Kommentierte EntscheidungBerufungsentscheidung - Steuer (Referent) des UFSW vom 30.03.2012, RV/0723-W/12

Beurteilung einer den öffentlichen Schulen vergleichbaren Tätigkeit

Rechtssätze

Stammrechtssätze

RV/0723-W/12-RS1 Permalink
Bei der Beurteilung, ob eine den öffentlichen Schulen vergleichbare Tätigkeit vorliegt kommt es nicht darauf an, dass öffentliche Schulen die Bildungsmaßnahmen auch tatsächlich anbieten.

Entscheidungstext

Der Unabhängige Finanzsenat hat über die Berufungen der Bw., gegen die Bescheide des Finanzamtes Wien 3/11 Schwechat Gerasdorf, vertreten durch FAV, betreffend Umsatzsteuer für den Zeitraum 2004 bis 2005 entschieden:

 

Den Berufungen wird Folge gegeben.

Die angefochtenen Bescheide werden abgeändert.

Die Bemessungsgrundlagen und die Höhe der Abgabe sind den als Beilage angeschlossenen Berechnungsblättern zu entnehmen und bilden einen Bestandteil dieses Bescheidspruches.

Entscheidungsgründe

Strittig war, ob die seitens der Bw. ausgeübte Tätigkeit einer Tätigkeit an einer öffentlichen Schule vergleichbar ist und ob der Umstand, dass im Streitzeitraum kein unmittelbares Konkurrenzangebot einer öffentlichen Schule gegeben war, entscheidungsrelevant ist. Die Bw. hat im Berufungsverfahren zur GZ. RV/2800-W/07 dargetan, dass die von ihr durchgeführten Bildungsmaßnahmen künftig als Universitätslehrgang angeboten werden.

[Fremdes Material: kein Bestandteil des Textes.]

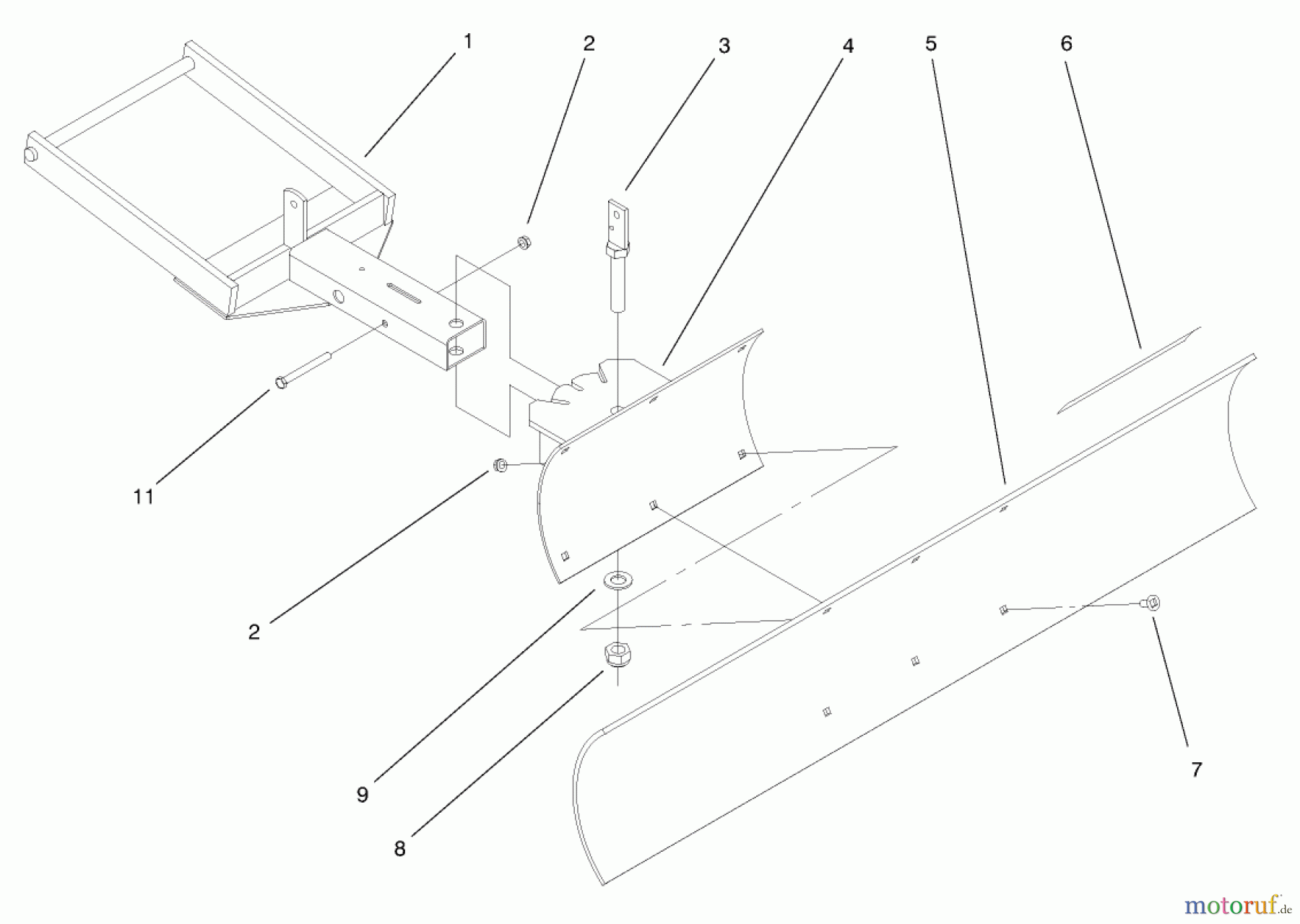 1
2
3
4
5
6
11
2
9
8
7
motoruf.de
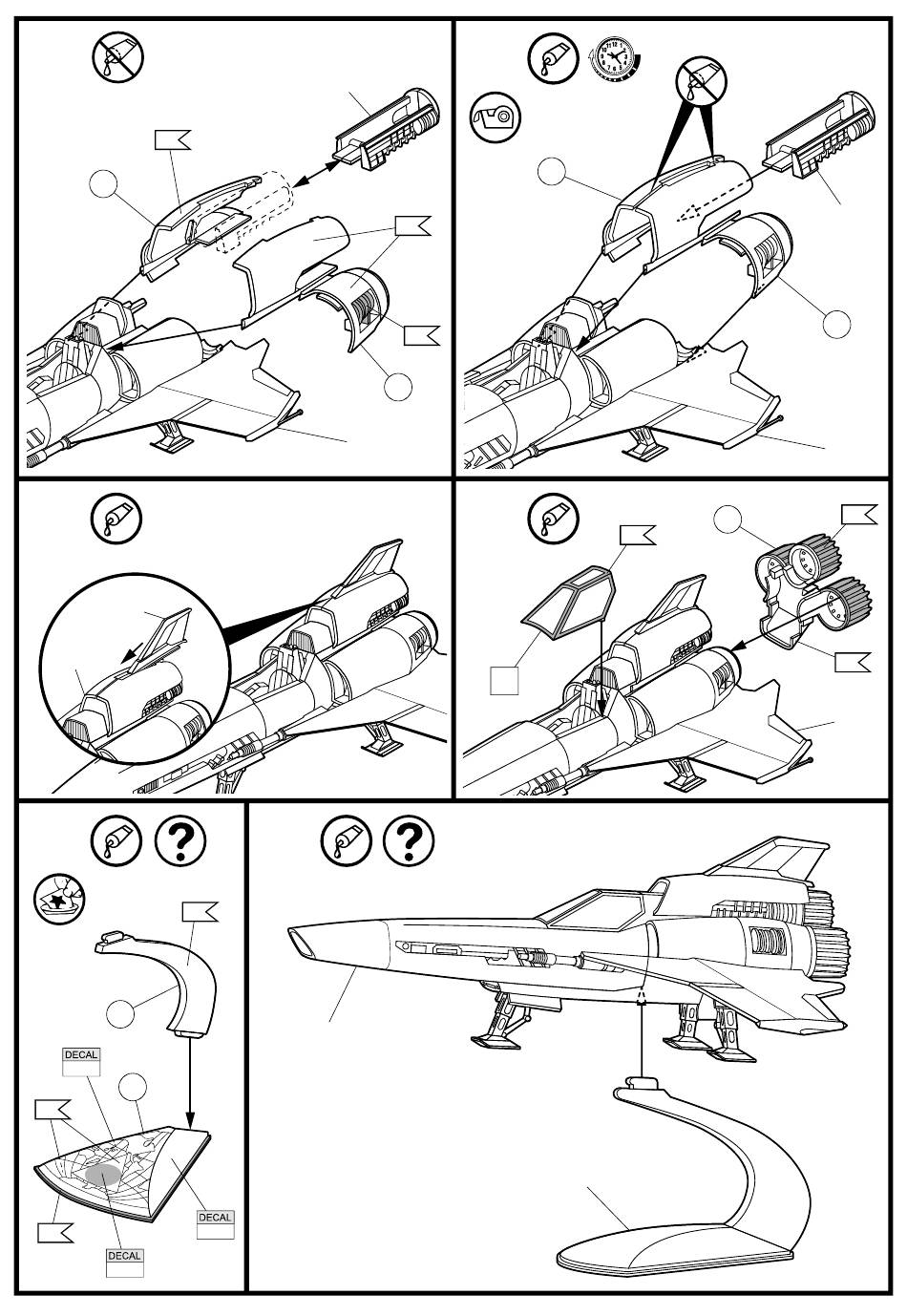 DECAL

DECAL

DECAL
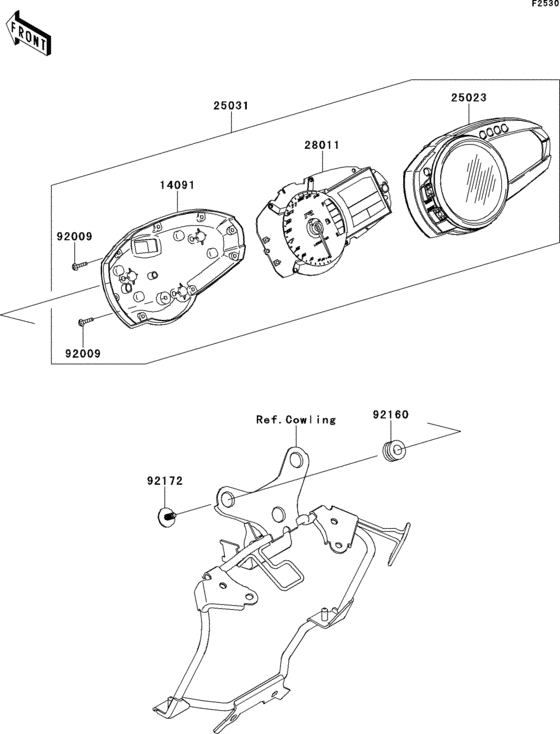 F2530

FRONT

25031

25023

28011

14091

92009

92009

Ref.Cowling

92160

92172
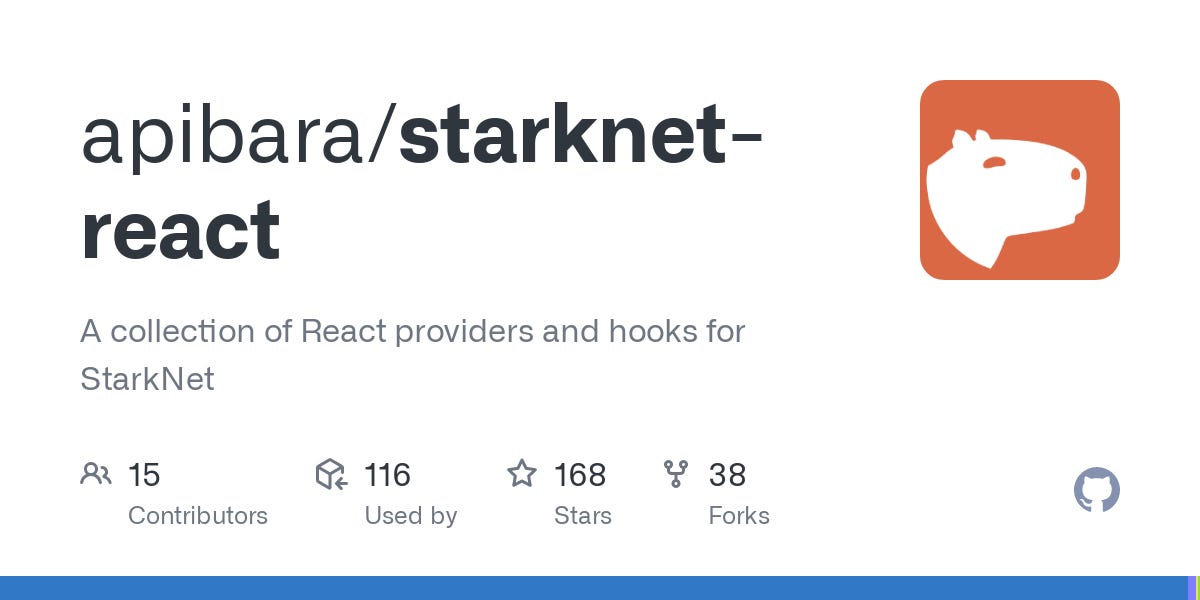 apibara/starknet-react

A collection of React providers and hooks for StarkNet

15
Contributors

116
Used by

168
Stars

38
Forks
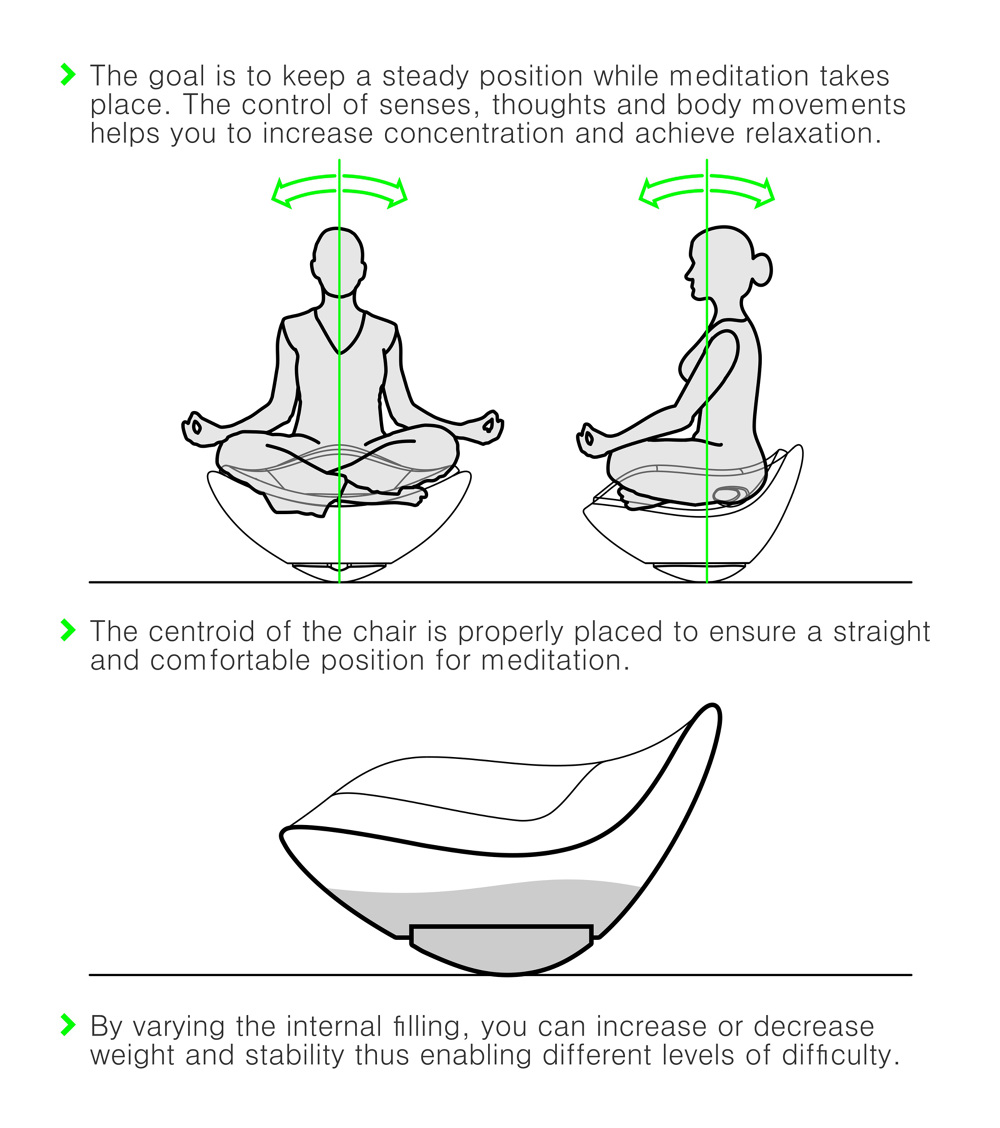 The goal is to keep a steady position while meditation takes place. The control of senses, thoughts and body movements helps you to increase concentration and achieve relaxation.

The centroid of the chair is properly placed to ensure a straight and comfortable position for meditation.

By varying the internal filling, you can increase or decrease weight and stability thus enabling different levels of difficulty.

Über die Berufung wurde erwogen:

Mit Erkenntnis vom 29.2.2012 VwGH Zl. 2009/13/0016 hat der Verwaltungsgerichtshof festgestellt, dass § 6 (1) Z 11 lit. a UStG 1994 mit Bezug auf das EuGH Urteil vom 20.6.2002, EuGH C-287/00, Kommission/Bundesrepublik Deutschland (Randnr. 47) und Ruppe/Achatz UStG, 4. Aufl., § 6 Tz 302 nicht eng auszulegen ist und es nicht darauf ankommt, ob die Bildungsmaßnahmen von einer öffentlichen Schule auch tatsächlich angeboten werden. Der Berufung war daher vollinhaltlich stattzugeben.